The Committee was told that Deena Moorey the Virtual School Head presented her annual report to the Panel. Evidence showed that when children enter care earlier and have stable placements and educational settings, they are more likely to achieve well. Gaps in attainment were more apparent in secondary school. It had been agreed to have an agenda item and presentation on the increase in children missing from care at the next Panel meeting.


Councillor Sue Markham said placement stability had been identified as a key area for improvement. A wrap around service supporting carers had been introduced and the number of children in care had reduced; however there had been a recent increase in teenagers entering care and it had been acknowledged that it can be difficult to identify an appropriate placement.


Regarding long term stability, Councillor Sue Markham said fewer children had plans of adoption and there had been a significant increase in the number of Special Guardianship Orders being made with family members and foster carers. Members were told there was a need for more foster carers so the Council had the ability to match children with carers and have choice of placements.

◆ Data provided:
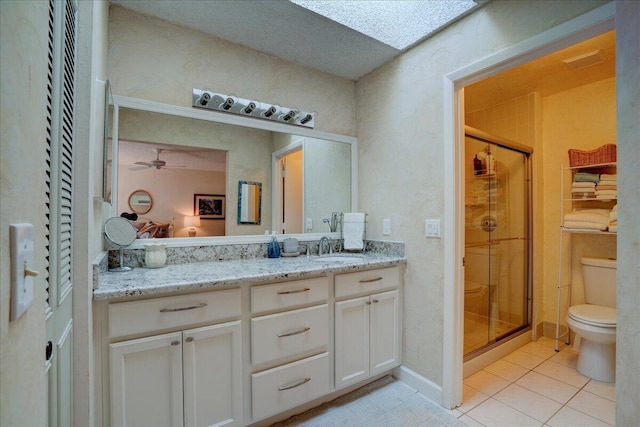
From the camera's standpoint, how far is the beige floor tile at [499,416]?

◆ Problem set:
A) Please list the conditions that, according to the text on children in care, make children more likely to achieve well.
B) Answer these from the text on children in care:
(i) Who presented the annual report to the Panel?
(ii) What was introduced to support carers?
(iii) What kind of order has seen a significant increase?
C) Repeat the text on children in care word for word, between "Regarding long term" and "choice of placements.", inclusive.

◆ Solutions below:
A)
- Entering care earlier
- Having stable placements
- Having stable educational settings

B)
(i) Deena Moorey, the Virtual School Head.
(ii) A wrap around service.
(iii) Special Guardianship Orders, made with family members and foster carers.

C)
Regarding long term stability, Councillor Sue Markham said fewer children had plans of adoption and there had been a significant increase in the number of Special Guardianship Orders being made with family members and foster carers. Members were told there was a need for more foster carers so the Council had the ability to match children with carers and have choice of placements.